Lou tripped over two rocks sitting in the hallway, and cursed, kicking them towards the stairs. She looked up and saw Evie standing in the living room. “What the hell are these rocks, Evie?” she snapped.
Evie shrugged, dumbfounded.
Lou bundled past her and into the kitchen. She started putting away the groceries, and Evie followed to give her a hand. They worked in silence, Evie finding all the frozen foods to put in the freezer. Lou was being rather violent, and almost tore open a box of rice krispies, stuffing it into the breakfast cupboard.
“Lou…about last night-”
“Save it, Evie. This is the most immature, late coming rebellion I’ve ever had to witness. I don’t care what happened.”
Evie shrugged, feeling a sudden sense of panic swell in her chest. If Lou didn’t give a damn, and she was fighting with Trix, then she was on her own, and nobody cared. Her dad certainly didn’t. She could cease to exist and he wouldn’t notice just as long as he didn’t have to come home from work.
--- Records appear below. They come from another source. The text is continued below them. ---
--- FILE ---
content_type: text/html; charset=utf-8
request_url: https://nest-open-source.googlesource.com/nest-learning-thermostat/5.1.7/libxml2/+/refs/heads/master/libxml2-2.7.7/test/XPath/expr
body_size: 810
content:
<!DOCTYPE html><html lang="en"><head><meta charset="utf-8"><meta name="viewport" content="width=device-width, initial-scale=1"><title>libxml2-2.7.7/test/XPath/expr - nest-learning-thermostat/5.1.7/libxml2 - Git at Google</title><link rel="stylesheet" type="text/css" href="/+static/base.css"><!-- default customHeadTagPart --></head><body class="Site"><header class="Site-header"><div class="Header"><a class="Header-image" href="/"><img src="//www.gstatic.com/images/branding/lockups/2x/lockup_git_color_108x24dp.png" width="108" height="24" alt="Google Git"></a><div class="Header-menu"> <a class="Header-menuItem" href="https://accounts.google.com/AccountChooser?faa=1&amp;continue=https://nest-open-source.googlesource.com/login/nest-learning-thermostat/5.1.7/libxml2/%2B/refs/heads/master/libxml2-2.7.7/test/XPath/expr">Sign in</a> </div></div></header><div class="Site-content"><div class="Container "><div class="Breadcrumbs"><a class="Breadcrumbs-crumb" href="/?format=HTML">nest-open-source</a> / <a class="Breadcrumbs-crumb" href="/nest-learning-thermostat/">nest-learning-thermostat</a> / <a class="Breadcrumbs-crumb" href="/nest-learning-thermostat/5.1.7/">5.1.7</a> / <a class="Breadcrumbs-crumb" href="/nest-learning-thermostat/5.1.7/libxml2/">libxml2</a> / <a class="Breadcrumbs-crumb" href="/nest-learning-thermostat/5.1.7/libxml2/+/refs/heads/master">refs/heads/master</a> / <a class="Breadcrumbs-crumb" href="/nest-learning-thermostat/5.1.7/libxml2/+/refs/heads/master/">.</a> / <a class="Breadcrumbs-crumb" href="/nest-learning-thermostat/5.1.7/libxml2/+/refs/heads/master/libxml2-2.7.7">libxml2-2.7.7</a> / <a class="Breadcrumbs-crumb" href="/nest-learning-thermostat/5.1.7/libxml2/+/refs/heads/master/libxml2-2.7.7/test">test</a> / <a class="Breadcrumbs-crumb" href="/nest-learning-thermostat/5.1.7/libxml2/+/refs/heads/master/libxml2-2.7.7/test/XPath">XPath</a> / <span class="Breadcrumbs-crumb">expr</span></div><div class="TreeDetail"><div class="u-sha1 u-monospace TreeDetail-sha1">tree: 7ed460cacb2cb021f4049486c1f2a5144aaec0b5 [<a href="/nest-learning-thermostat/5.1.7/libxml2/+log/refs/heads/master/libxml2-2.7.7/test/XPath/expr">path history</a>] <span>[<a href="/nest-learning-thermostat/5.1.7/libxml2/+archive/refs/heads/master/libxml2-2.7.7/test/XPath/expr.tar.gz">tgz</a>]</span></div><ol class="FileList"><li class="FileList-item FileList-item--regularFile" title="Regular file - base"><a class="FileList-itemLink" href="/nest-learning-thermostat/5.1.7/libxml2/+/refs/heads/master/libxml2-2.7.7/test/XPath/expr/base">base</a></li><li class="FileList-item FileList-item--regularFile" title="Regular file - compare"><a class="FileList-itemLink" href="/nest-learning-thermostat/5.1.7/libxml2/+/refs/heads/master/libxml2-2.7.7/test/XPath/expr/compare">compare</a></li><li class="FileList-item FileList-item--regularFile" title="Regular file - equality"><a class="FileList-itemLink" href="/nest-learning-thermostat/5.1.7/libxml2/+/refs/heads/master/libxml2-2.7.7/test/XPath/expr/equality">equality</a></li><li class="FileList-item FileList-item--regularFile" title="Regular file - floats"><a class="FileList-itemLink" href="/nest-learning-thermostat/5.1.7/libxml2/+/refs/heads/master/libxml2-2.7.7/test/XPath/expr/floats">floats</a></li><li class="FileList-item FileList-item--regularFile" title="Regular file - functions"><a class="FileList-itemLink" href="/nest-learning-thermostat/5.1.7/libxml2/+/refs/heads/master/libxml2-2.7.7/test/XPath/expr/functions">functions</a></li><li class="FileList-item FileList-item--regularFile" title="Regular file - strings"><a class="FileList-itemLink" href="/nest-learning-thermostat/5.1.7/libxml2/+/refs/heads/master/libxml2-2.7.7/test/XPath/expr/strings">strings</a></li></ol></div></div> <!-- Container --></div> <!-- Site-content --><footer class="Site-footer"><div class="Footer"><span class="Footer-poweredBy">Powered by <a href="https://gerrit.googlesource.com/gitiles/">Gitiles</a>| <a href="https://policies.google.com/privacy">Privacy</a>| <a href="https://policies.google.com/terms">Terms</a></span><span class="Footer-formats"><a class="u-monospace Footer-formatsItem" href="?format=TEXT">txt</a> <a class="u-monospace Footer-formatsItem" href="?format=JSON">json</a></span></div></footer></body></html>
“And Evie, if this is some sort of stunt to get your dad’s attention I’d give up now. If I can’t get it, you can’t, trust me.”
She’d had moments like this with countless of her dad’s old girlfriends as she was growing up. Thankfully none of them had married her dad in order to be promoted to wicked stepmother status. Just a few days ago she could never have imagined Lou turning out like all the others.
The twisted look on her face didn’t suit. Evie wished she looked even a little exhausted or worn out, like this flip-out was born out of worry rather than malicious anger, but Lou looked exhilarated. Her cheeks were flushed, her eyes sharp and cruel, she looked like a faerie Queen, like the being Evie had pictured while Auran told Bran’s story.
Evie set the pack of frozen burgers she was holding on the kitchen table
and walked out. She climbed the stairs to her bedroom and started stuffing a change of clothing into a rucksack. She grabbed her sketchbook too and her pencils. She hardly thought doing A Level coursework was on the agenda anymore, but she took them anyway.
Lou must have heard her thumping down the stairs, but she didn’t come out of the kitchen. Evie pulled her long woollen coat off the stand and left the house. She didn’t have Trix to run to, and no idea where Auran was. Maybe it was dangerous to go back to Bran’s place, but she wanted to see him. If she didn’t see him she couldn’t break the curse. It was daylight anyway; the Sins hadn’t shown themselves until the middle of the night.
She threw her coat over her shoulders and ran down the front steps, heading towards the town centre.
Chapter Sixteen
Trix didn’t go home. She trudged about town, wondering if people could see an actual cloud of gloom hovering over her head when they looked at her. She spent two hours in a cafe eating a veggie fry, and almost sent an angry text before she remembered that Evie’s phone was broken. It was hard to stay mad at her friend, especially when curiosity was nearly giving her a fever.
She couldn’t push the strange expression in Evie’s eyes out of her head. She hadn’t looked normal since the last day of school term. Maybe it had been bad to yell when Evie had appeared on the verge of some sort of breakdown.
Trix paid for her fry, trying to ignore the spectre of her mother hanging over her shoulder in disapproval. She earned her money working most of her evenings in ‘The Spindle’, measuring out reams and reams of material for clothes and curtains. She was getting quite popular there, giving people dressmaking tips, especially coming up to school formal season.